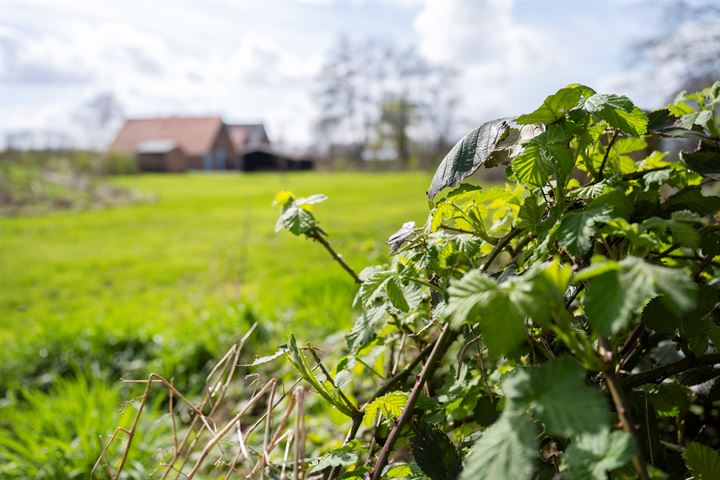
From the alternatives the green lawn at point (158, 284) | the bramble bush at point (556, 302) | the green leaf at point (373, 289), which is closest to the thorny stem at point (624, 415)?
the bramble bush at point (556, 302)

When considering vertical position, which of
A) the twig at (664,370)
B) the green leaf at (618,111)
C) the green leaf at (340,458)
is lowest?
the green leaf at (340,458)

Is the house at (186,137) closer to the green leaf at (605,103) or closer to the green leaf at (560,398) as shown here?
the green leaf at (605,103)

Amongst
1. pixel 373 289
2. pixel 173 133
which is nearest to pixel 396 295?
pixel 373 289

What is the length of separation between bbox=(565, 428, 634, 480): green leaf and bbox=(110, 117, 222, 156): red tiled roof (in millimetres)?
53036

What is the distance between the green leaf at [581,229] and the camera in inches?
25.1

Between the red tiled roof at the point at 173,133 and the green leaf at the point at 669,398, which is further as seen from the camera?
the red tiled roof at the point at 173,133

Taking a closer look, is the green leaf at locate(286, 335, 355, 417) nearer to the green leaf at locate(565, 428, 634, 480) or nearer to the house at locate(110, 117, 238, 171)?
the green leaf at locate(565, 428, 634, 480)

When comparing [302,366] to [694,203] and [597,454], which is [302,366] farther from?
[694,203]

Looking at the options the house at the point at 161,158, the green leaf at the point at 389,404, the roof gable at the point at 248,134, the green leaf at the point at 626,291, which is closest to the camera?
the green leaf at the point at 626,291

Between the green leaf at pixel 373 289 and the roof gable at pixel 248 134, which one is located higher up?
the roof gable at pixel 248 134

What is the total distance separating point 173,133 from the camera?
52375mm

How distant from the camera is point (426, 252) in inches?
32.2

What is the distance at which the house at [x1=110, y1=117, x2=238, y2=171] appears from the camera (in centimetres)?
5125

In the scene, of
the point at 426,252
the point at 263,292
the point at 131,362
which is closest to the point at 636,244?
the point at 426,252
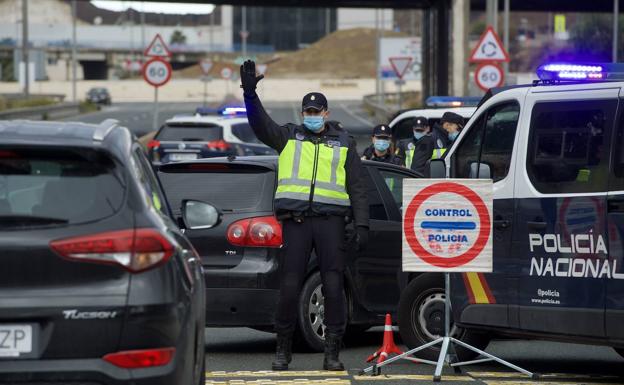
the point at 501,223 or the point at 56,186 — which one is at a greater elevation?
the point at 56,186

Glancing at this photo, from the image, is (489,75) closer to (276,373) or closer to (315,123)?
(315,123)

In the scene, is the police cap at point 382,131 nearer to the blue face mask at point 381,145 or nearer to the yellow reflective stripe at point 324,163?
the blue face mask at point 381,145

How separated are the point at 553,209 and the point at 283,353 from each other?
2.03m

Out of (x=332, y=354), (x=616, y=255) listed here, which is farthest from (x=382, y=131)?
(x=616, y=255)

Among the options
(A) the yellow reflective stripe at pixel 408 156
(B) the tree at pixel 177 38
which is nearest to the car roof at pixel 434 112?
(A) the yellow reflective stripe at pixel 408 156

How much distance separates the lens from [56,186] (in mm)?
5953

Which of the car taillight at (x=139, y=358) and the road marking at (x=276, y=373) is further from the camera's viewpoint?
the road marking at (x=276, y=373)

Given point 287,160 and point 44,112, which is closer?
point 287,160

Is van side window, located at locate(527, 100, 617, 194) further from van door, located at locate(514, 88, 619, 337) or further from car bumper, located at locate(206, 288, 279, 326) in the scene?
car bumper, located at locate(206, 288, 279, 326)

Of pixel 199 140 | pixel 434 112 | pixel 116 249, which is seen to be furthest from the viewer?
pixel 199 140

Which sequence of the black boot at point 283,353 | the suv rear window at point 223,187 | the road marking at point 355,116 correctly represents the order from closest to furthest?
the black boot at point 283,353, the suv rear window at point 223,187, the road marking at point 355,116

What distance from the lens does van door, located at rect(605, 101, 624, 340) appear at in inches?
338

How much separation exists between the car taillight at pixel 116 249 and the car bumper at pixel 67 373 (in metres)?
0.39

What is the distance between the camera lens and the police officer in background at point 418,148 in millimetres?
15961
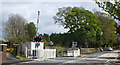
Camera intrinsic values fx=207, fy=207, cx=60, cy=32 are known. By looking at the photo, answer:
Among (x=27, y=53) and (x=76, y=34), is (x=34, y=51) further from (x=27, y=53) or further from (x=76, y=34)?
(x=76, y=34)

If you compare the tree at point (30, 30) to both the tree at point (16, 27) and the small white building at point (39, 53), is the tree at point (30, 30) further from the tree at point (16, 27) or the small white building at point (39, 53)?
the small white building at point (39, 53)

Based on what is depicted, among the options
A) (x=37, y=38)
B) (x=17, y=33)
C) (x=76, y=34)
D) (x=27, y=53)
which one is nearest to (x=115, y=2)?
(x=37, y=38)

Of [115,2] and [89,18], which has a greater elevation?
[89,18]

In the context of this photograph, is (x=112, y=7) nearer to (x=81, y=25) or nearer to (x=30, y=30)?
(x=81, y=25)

- - - - -

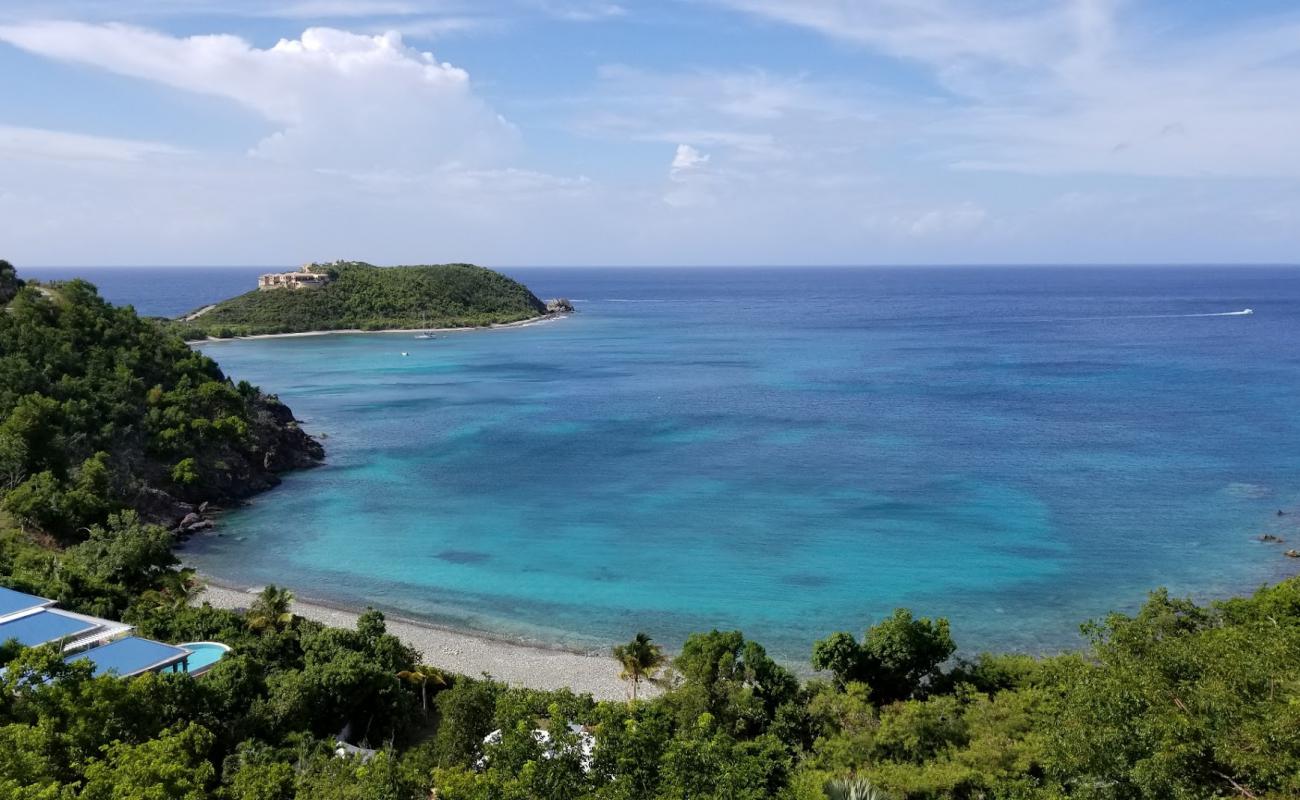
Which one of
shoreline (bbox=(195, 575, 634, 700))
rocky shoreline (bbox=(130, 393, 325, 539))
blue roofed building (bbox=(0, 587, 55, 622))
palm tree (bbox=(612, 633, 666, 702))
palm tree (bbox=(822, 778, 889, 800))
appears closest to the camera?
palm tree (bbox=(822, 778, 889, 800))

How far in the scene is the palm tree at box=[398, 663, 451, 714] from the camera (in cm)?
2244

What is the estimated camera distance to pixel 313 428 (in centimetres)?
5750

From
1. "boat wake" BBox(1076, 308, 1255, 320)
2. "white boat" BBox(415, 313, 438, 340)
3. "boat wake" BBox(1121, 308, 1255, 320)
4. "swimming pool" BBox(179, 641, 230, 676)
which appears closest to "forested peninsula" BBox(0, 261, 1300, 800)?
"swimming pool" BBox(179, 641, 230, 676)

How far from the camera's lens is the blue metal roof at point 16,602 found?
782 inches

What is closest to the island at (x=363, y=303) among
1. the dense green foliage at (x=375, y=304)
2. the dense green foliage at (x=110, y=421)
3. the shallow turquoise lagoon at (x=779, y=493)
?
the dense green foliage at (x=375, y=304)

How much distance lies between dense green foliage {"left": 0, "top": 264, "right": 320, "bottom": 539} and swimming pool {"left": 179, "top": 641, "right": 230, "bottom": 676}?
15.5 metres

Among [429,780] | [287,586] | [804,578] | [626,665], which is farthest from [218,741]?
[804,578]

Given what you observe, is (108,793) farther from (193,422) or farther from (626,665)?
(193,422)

- - - - -

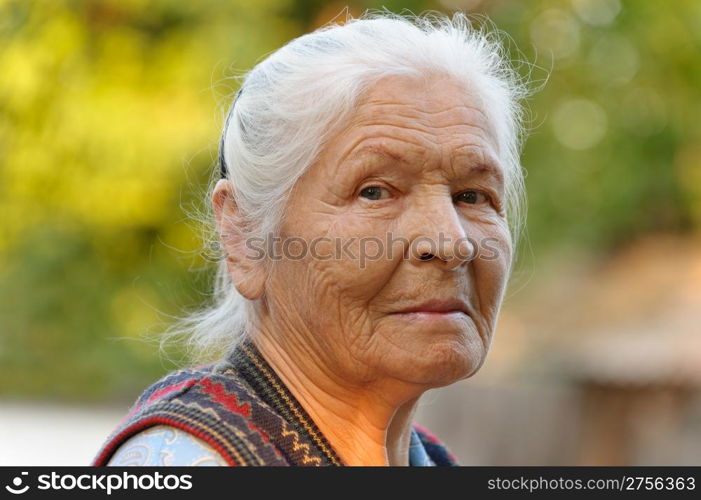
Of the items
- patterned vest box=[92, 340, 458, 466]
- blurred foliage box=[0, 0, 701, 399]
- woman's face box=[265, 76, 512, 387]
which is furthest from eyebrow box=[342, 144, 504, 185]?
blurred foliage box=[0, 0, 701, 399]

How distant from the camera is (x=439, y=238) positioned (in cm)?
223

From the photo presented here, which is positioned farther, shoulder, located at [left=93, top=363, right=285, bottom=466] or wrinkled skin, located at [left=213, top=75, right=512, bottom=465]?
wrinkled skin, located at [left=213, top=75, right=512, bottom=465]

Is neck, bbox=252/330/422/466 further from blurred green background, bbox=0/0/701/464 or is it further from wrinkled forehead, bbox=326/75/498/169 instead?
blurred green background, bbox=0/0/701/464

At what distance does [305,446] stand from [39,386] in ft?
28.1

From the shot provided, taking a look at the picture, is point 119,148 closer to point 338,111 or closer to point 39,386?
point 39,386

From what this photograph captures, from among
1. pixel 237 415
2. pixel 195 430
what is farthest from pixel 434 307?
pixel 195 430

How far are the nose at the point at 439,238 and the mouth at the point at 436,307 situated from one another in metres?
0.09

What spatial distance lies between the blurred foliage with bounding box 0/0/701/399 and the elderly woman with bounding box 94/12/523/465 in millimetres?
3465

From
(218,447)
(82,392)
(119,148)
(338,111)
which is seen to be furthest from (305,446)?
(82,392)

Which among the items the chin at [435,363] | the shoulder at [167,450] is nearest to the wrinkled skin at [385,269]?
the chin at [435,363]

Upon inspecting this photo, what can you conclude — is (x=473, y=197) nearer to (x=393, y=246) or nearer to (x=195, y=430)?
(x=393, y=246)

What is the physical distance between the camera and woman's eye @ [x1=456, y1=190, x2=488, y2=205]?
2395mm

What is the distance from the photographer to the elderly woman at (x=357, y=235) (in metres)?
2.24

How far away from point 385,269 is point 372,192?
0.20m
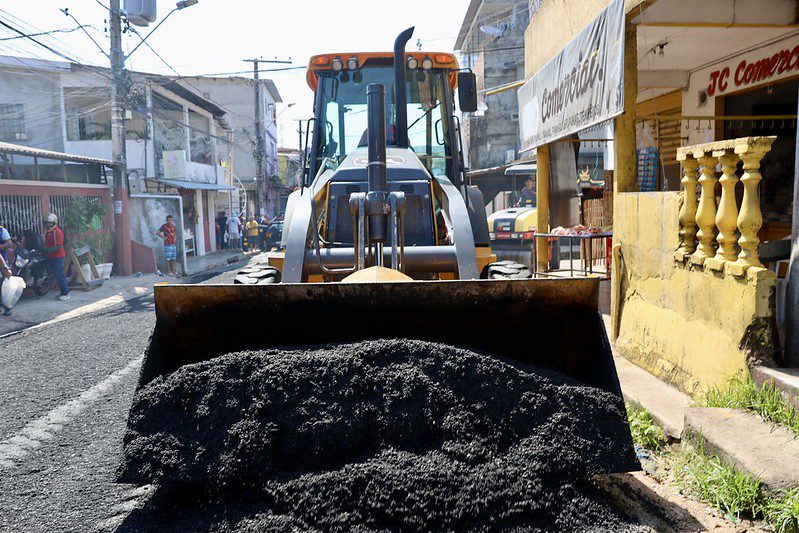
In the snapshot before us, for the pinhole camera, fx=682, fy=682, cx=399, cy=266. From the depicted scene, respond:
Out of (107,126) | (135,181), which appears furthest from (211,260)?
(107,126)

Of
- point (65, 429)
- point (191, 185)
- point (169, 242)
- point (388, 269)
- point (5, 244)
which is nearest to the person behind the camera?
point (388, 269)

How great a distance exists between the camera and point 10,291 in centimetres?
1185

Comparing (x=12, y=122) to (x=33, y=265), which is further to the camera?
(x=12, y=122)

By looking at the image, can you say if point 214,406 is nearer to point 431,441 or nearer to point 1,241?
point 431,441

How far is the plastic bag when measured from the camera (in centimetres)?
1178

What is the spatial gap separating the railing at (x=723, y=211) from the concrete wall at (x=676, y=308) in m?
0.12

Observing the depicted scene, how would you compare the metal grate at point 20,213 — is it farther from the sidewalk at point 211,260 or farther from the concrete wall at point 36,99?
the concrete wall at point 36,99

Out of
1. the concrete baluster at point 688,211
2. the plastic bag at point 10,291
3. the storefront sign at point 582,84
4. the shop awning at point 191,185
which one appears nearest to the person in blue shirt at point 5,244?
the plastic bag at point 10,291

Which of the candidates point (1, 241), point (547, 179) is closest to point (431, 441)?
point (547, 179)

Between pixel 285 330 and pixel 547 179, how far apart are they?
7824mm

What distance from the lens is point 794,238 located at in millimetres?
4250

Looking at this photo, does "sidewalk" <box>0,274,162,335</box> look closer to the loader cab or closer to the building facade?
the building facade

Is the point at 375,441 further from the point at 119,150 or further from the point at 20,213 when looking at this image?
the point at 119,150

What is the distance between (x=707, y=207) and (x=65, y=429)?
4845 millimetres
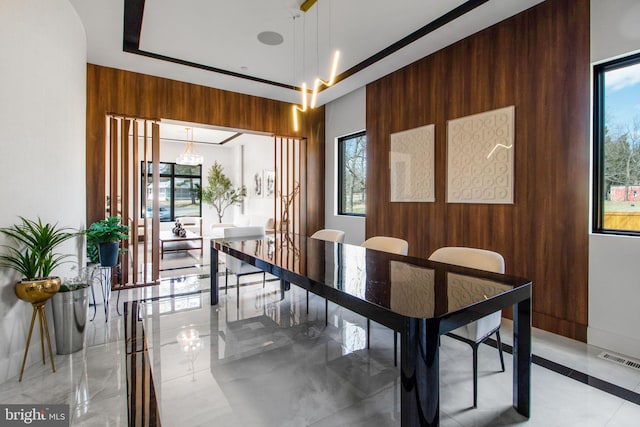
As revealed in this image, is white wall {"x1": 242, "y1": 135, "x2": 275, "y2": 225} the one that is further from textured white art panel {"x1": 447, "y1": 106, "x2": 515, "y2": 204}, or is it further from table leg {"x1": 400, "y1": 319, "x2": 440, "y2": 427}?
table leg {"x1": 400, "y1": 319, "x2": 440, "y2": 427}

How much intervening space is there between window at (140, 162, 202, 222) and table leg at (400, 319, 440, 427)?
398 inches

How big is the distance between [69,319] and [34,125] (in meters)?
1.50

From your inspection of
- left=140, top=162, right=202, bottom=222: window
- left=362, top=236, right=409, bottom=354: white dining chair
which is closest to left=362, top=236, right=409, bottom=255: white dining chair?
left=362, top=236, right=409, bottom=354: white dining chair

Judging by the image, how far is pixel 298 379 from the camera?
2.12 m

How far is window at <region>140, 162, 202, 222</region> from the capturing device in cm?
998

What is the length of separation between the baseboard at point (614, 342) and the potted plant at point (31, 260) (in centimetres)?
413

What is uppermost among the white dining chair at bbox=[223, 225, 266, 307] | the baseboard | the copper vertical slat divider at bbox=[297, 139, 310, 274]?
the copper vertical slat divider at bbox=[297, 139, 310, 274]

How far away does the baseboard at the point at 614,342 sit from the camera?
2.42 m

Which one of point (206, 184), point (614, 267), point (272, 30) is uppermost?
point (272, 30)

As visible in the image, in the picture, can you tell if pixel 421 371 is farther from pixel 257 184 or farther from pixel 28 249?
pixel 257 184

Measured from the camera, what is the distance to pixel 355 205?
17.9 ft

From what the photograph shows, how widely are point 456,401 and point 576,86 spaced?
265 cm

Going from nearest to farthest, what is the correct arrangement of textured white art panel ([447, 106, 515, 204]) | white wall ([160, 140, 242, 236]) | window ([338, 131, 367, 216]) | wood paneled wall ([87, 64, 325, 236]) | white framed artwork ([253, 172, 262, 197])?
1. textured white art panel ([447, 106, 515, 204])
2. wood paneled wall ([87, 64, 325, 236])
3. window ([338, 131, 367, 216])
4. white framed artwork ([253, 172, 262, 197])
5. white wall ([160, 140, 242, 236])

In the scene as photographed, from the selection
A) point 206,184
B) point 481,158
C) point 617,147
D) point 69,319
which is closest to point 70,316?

- - - - -

Count the lines in the items above that contain "picture" with matching case, and give only the number.

Task response: 2